To answer this we need to consider what a person is and what they are made for. If a person were just a body, then the goal of education would be to develop that body, extend its life, and find ways to make the body have a pleasant time on earth. Anything that didn’t further that would be pointless. There might be a place for virtue, but only so far as it helped one get ahead—otherwise the goal would be advancement over others and the accumulation of wealth and power to provide one with the comforts one desires.

But man is not just a body, he is a soul as well. As such, education will involve a number of things that train the soul. But the soul isn’t a slab of marble, one can’t work on it directly. One can’t, for example, simply instill within oneself the virtue of perseverance. One has to, well, persevere through difficult things to develop that!

Something like math is going to be directly used by an engineer, but it will no less benefit a seamstress or poet. For in studying math one learns to think through things logically and to be successful at it one must develop habits of concentration, diligence, and perseverance, habits that will benefit one in any vocation and indeed in all areas of life.
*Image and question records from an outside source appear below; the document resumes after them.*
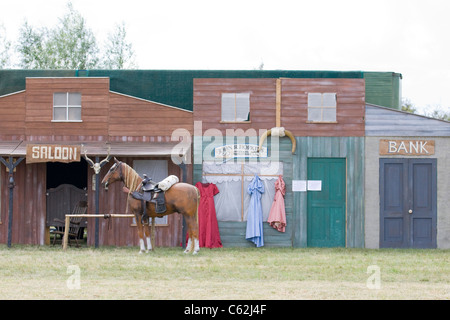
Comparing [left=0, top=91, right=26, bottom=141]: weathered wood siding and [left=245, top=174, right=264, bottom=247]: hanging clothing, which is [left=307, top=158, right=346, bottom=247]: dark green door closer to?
[left=245, top=174, right=264, bottom=247]: hanging clothing

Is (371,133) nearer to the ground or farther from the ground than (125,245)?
farther from the ground

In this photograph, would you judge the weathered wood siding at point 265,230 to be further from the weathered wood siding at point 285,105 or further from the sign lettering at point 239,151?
the weathered wood siding at point 285,105

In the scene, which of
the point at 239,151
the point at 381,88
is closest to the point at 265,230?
the point at 239,151

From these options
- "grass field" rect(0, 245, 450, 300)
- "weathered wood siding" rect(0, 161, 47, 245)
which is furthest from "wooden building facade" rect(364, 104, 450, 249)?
"weathered wood siding" rect(0, 161, 47, 245)

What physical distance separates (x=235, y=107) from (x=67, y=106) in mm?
4141

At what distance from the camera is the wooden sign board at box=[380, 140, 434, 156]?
19.9 metres

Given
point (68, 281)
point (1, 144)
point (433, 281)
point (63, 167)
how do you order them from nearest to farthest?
point (68, 281) → point (433, 281) → point (1, 144) → point (63, 167)

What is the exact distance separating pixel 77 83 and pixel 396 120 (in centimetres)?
789

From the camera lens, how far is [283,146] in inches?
788

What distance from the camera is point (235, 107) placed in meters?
20.1

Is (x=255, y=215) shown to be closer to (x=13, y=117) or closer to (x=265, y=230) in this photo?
(x=265, y=230)

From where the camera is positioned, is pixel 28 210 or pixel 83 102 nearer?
pixel 83 102

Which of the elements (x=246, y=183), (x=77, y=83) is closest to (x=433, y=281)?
(x=246, y=183)

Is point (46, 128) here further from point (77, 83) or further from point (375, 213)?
point (375, 213)
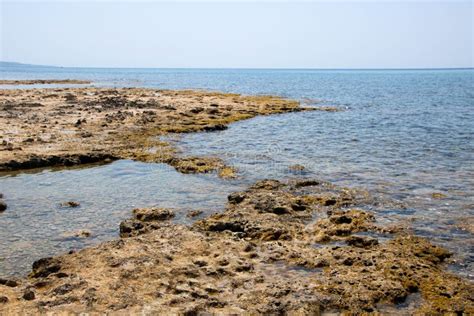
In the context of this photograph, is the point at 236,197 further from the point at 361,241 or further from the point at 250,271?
the point at 250,271

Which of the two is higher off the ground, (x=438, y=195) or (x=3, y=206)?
(x=3, y=206)

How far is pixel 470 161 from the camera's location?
25.8 meters

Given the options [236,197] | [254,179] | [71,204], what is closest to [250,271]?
[236,197]

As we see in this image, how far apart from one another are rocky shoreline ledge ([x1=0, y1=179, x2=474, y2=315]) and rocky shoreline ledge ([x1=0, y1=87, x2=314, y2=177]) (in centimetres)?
817

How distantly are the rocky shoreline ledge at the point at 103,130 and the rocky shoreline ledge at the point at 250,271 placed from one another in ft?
26.8

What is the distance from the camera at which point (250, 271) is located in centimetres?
1155

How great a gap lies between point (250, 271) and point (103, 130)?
24.8 metres

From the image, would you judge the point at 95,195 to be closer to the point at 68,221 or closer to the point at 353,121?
the point at 68,221

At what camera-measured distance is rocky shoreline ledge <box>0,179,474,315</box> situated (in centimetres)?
988

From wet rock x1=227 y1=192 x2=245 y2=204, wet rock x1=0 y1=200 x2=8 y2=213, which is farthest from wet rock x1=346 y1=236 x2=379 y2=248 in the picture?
wet rock x1=0 y1=200 x2=8 y2=213

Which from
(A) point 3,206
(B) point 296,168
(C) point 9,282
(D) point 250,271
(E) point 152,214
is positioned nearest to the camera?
(C) point 9,282

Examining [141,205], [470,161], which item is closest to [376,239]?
[141,205]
But can’t one learn these habits another way? For example, cannot one learn concentration, diligence, and perseverance by playing piano? Indeed one can! I don’t believe there is any such thing as one “right” educational path for all people. If the goal of education is the formation of the soul then there are multiple ways to go about it—Jesus never studied Calculus or Physics and yet He was The Fully Formed Man. So would I support a young person that wanted to forego math so that he or she had time to master the piano? Given the right circumstances, yes. But the fact of the matter is that most students that want to get out of studying math (or any subject) generally don’t want to do something else of value and difficulty, rather they want to do nothing or something of negligible worth.

I think the very question “why should we study things we will never use?” is mistaken. To begin with, no young person knows what they will end up using. And secondly, and most importantly, a person is not a thing to be trained! A person is more than their accumulated skills so education must be more than the mere transmission of skills and useful knowledge.